Given text:
++++++++++
Globals are assigned a fixed address once.

Memory Management

  • Code Segment: Object code
    • For many languages, fixed size and read only
  • Static: data (not code) with fixed addresses (e.g., global data)
    • Fixed size, may be readable or writable
  • Stack: an AR for each currently active procedure
    • Each AR usually fixed size, contains locals
  • Heap: all other data
    • In C, heap is managed by malloc and free.

Alignment

Data is word aligned if it begins at a word boundary.

To align the 5-ch string, add 3 padding characters to the string.

Stack Machines

Goal

Use the stack to handle operating.

An instruction $r = F(a_1,\dots,a_n)$

  • Pops n operands from the stack
  • Computes the operation $F$ using the operands
  • Pushes the result r on the stack

Location of the operands/result always on the top of the stack.

n-register Stack Machine: keep the top n locations of the pure stack machine's stack in registers

1-register stack machine: The register is called the accumulator

  • Add: acc = acc + top_of_stack

Consider an expression $op(e_1,...,e_n)$ ($e_1,...,e_n$ are subexpressions)

  • For each $e_i\ (0 < i < n)$
    • Compute $e_i$
    • Push result on the stack
  • pop n-1 values from the stack, compute op
  • Store result in the accumulator

In [ ]:
++++++++++
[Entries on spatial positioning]
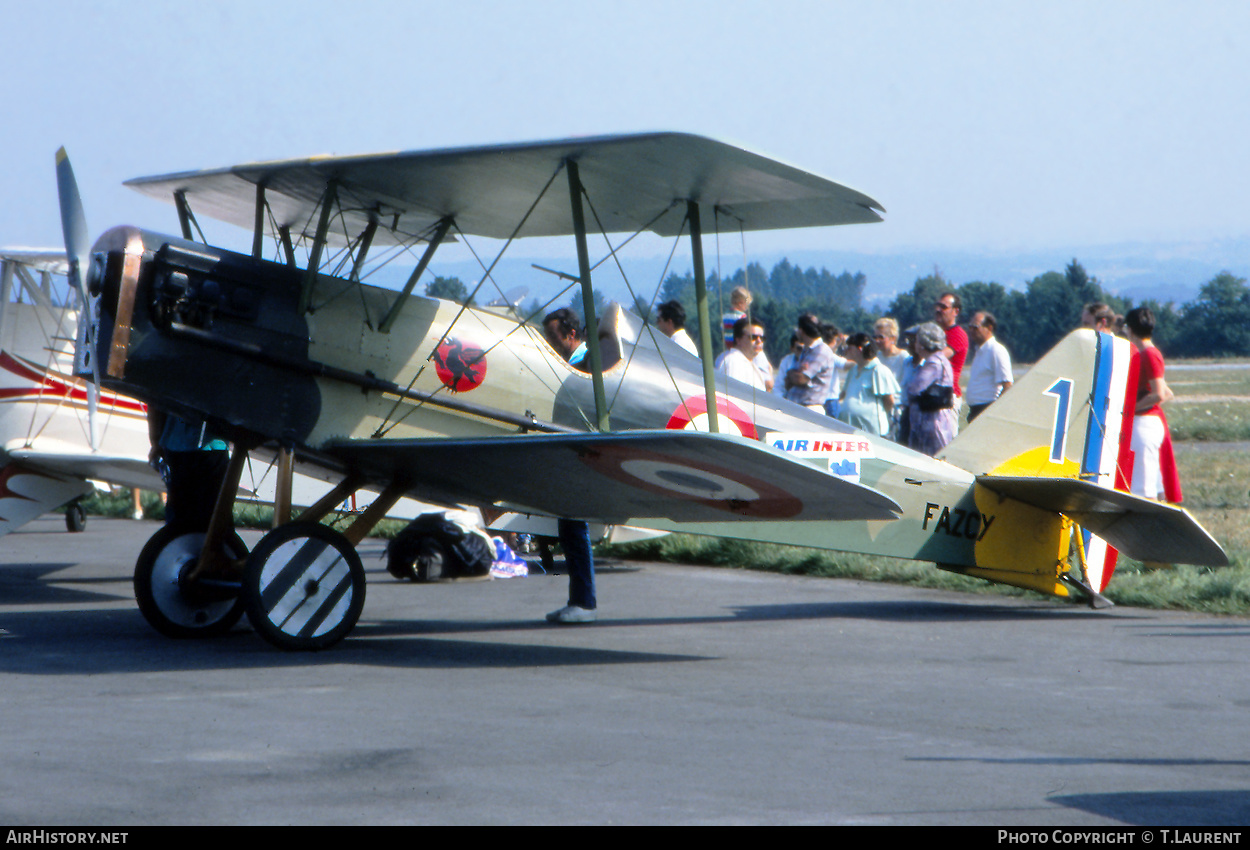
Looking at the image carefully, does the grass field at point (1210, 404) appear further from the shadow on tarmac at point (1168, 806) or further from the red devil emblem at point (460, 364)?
the shadow on tarmac at point (1168, 806)

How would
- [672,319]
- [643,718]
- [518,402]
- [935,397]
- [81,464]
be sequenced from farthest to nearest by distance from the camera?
1. [672,319]
2. [81,464]
3. [935,397]
4. [518,402]
5. [643,718]

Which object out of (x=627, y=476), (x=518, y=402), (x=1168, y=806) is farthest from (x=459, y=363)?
(x=1168, y=806)

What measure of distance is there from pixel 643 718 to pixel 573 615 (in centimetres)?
247

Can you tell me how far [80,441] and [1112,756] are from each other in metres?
9.26

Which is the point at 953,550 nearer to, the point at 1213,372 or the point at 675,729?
the point at 675,729

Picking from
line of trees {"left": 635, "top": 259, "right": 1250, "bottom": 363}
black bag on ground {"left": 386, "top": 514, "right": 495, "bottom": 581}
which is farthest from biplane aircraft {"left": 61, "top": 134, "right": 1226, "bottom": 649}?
line of trees {"left": 635, "top": 259, "right": 1250, "bottom": 363}

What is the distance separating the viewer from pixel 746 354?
420 inches

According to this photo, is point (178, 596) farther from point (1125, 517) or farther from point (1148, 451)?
point (1148, 451)

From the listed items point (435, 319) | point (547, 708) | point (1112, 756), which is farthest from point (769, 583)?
point (1112, 756)

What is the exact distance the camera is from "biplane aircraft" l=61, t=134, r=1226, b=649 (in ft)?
19.1

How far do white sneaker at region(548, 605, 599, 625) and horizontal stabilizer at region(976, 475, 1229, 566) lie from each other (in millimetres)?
2556

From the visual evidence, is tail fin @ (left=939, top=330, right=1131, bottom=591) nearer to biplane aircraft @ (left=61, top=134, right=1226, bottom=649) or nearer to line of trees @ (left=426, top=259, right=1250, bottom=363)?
biplane aircraft @ (left=61, top=134, right=1226, bottom=649)

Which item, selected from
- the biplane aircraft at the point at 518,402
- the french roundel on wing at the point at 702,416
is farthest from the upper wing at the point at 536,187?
the french roundel on wing at the point at 702,416

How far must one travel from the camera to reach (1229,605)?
7.41 m
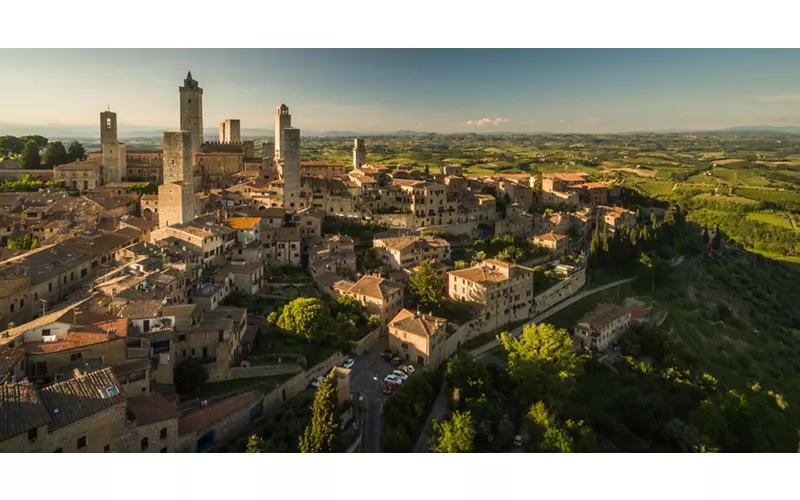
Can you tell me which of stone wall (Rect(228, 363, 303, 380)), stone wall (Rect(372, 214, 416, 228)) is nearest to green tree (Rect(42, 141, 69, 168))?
stone wall (Rect(372, 214, 416, 228))

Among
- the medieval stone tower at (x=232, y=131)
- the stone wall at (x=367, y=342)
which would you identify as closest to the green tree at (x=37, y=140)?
the medieval stone tower at (x=232, y=131)

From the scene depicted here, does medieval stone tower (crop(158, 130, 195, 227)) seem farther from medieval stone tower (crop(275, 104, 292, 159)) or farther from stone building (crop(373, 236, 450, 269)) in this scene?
medieval stone tower (crop(275, 104, 292, 159))

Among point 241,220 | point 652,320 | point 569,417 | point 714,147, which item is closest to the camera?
point 569,417

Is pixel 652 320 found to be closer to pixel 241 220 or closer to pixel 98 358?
pixel 241 220

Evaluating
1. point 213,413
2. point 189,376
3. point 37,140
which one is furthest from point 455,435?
point 37,140

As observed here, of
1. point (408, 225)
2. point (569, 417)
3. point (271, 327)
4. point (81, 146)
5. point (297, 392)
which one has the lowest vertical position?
point (569, 417)

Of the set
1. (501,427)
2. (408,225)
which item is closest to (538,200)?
(408,225)

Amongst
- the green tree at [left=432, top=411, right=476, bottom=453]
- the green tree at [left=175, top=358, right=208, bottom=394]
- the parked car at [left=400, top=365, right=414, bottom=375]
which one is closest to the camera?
the green tree at [left=432, top=411, right=476, bottom=453]

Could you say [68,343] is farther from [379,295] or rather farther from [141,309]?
[379,295]
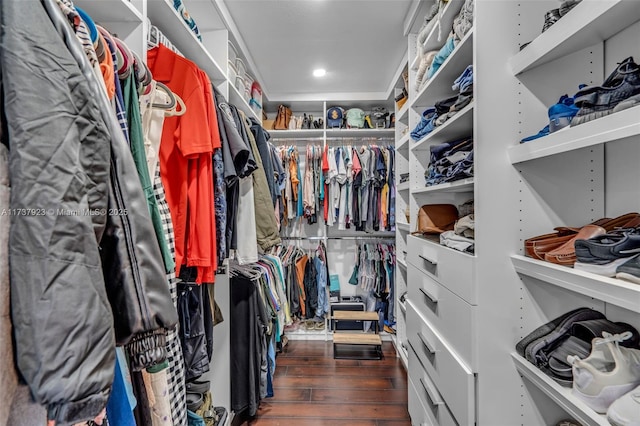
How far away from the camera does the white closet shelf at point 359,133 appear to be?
Answer: 3205mm

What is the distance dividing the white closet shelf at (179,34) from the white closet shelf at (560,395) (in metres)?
1.77

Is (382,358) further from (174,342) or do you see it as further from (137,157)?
(137,157)

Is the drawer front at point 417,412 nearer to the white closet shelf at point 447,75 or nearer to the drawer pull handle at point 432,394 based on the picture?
the drawer pull handle at point 432,394

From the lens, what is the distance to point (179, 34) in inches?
55.1

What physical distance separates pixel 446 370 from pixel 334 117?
2.57 meters

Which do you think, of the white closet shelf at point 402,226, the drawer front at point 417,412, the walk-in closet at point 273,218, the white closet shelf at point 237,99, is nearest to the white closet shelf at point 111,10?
the walk-in closet at point 273,218

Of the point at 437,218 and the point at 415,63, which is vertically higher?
the point at 415,63

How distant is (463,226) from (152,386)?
1195mm

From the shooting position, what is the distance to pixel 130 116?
0.79 m

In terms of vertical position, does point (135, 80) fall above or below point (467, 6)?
below

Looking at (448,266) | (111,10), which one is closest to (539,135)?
(448,266)

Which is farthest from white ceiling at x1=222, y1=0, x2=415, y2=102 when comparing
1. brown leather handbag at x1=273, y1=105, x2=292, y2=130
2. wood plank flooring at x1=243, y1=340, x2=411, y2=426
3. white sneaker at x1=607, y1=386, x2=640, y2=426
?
wood plank flooring at x1=243, y1=340, x2=411, y2=426

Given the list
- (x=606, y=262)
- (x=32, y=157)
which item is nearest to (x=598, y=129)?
(x=606, y=262)

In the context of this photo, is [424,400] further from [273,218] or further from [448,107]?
[448,107]
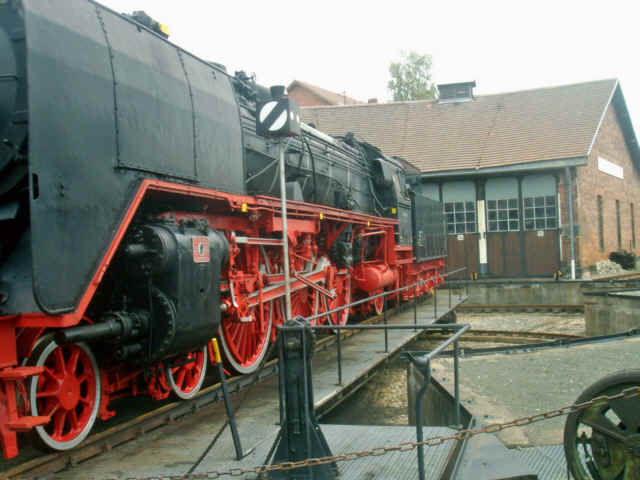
++++++++++
Stated exercise: Copy the notes on memory management and stack machines above word for word, from start to finish.

Expected answer:
Globals are assigned a fixed address once.

Memory Management

  • Code Segment: Object code
    • For many languages, fixed size and read only
  • Static: data (not code) with fixed addresses (e.g., global data)
    • Fixed size, may be readable or writable
  • Stack: an AR for each currently active procedure
    • Each AR usually fixed size, contains locals
  • Heap: all other data
    • In C, heap is managed by malloc and free.

Alignment

Data is word aligned if it begins at a word boundary.

To align the 5-ch string, add 3 padding characters to the string.

Stack Machines

Goal

Use the stack to handle operating.

An instruction $r = F(a_1,\dots,a_n)$

  • Pops n operands from the stack
  • Computes the operation $F$ using the operands
  • Pushes the result r on the stack

Location of the operands/result always on the top of the stack.

n-register Stack Machine: keep the top n locations of the pure stack machine's stack in registers

1-register stack machine: The register is called the accumulator

  • Add: acc = acc + top_of_stack

Consider an expression $op(e_1,...,e_n)$ ($e_1,...,e_n$ are subexpressions)

  • For each $e_i\ (0 < i < n)$
    • Compute $e_i$
    • Push result on the stack
  • pop n-1 values from the stack, compute op
  • Store result in the accumulator

In [ ]: